Rassurons-nous, inutile de prendre une voix pathétique, ni même de s’affubler d’une tenue particulière. Inutile de transformer sons cabinet en roulotte de diseuse de bonne aventure, en baquet magnétique mesmérien ou en pseudo-temple de je ne sais quoi. Encore moins d’utiliser des parasites (artifices) olfactifs ou sonores (musique, encens…)
 
Le rite se fera dans une série de gestes respectueux, appropriés, soutenus par une intentionnalité certaine ; dans un premier temps, au cours des tests de suggestibilité puis dans un second dans la phase d’induction de transe formelle.
 
Soulignons qu’il sera hautement personnalisé grâce aux éléments recueillis dans l’interview préliminaire. Je pense qu’une induction hypnotique de transe profonde ne devrait jamais dépasser 2mn (pour la plus longue) et sera bien souvent plus efficace avec des sujets résistants, en quelques secondes. Je le vérifie au quotidien dans ma pratique de l’hypnothérapie en mon cabinet de Nice et dans les formations que je dispense. Étant conscient que cette position peut être vécue comme à contre-pied, je tiens à préciser que l’hypnose médicale, l’hypnose ericksonienne et plus globalement ce qui a été nommé par Daniel Aroz puis Jean Godin « Nouvelle hypnose », tout comme l’hypnose dite classique sont des expressions de l’hypnothérapie efficaces. Elle ne sont plus les seules. Plus qu’un ouvrage, un manuel qui explicite toutes les techniques de l’hypnose Flash®, tant en terme de processus que de gestes sera bientôt disponible dans les bonnes librairies.
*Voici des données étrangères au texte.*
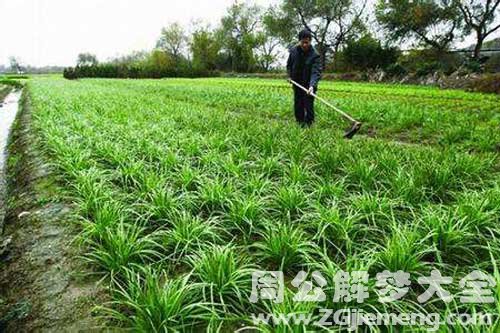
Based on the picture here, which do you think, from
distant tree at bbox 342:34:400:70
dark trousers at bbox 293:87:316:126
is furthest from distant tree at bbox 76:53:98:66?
dark trousers at bbox 293:87:316:126

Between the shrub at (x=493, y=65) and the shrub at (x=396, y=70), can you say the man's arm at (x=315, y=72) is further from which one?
the shrub at (x=396, y=70)

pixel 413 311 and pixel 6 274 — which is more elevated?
pixel 413 311

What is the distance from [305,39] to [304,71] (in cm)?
82

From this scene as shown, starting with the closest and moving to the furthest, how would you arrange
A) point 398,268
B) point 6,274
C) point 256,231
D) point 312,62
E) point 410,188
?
point 398,268
point 6,274
point 256,231
point 410,188
point 312,62

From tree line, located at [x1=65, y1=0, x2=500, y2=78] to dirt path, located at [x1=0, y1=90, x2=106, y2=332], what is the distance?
30.0 metres

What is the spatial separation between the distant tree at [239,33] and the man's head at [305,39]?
5682 cm

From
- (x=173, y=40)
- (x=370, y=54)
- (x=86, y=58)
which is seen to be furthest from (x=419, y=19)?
(x=86, y=58)

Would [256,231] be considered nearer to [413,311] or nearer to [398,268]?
[398,268]

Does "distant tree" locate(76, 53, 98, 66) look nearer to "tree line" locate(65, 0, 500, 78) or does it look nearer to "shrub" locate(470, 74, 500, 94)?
"tree line" locate(65, 0, 500, 78)

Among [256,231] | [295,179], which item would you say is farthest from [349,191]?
[256,231]

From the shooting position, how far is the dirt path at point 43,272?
2523 millimetres

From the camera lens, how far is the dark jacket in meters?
8.72

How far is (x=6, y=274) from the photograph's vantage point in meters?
3.25

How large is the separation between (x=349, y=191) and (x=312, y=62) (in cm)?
501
Il permettra aux initiés de tester des processus analogiques et digitaux facilitateurs de transe et de changement, parfaitement adaptés à notre époque et à ses nouveaux codes.
 
Tous droit de reproduction partielle ou total réservé

POST-SCRIPTUM

  • (1) Mesmer y croyait : « Cette doctrine, enfin, mettre le Médecin en état de bien juger du degré de fanté de chaque individu, & de le préferver des maladies auxquelles il pourroit être expofé. L’art de guérrir, parviendra ainsi à la dernière perfection. » Mesmer, F-A. (1779), Mémoire sur la découverte du magnétisme animal, DIDOT, p.83.
    (2)Braid, J., M.R.C.S.E, C.M.W.S. & c. (1843), Neurypnology or the rationale of nervous sleep considered in relation with animal magnetism, JOHN CHURCHILL, PRINCE’S STREET, SOHO. ADAM & CHARLES BLACK, EDINBURGH.
    (3)« Il est donc incontestable que l’imagination ne produise des crises variées à l’infini. […], elle opère des changements ou des transformations dans notre état physique et psychique, souvent accompagnés d’autres effets extraordinaires, […], qui tiennent plus particulièrement à l’exaltation de l’imagination. » Hénin de Cuvilliers, E-F. (1823), Archives du magnétisme animal, tome huitième, HENIN EDITEUR, N°22, p.33.
    (4) BRAID, J. (2005), Hypnose ou Traité du Sommeil Nerveux, HARMATTAN, p.165.
    (5) Ibid.
    (6) GOFFMAN E. (1974), les Rites d’interaction, LES ÉDITIONS DE MINUIT.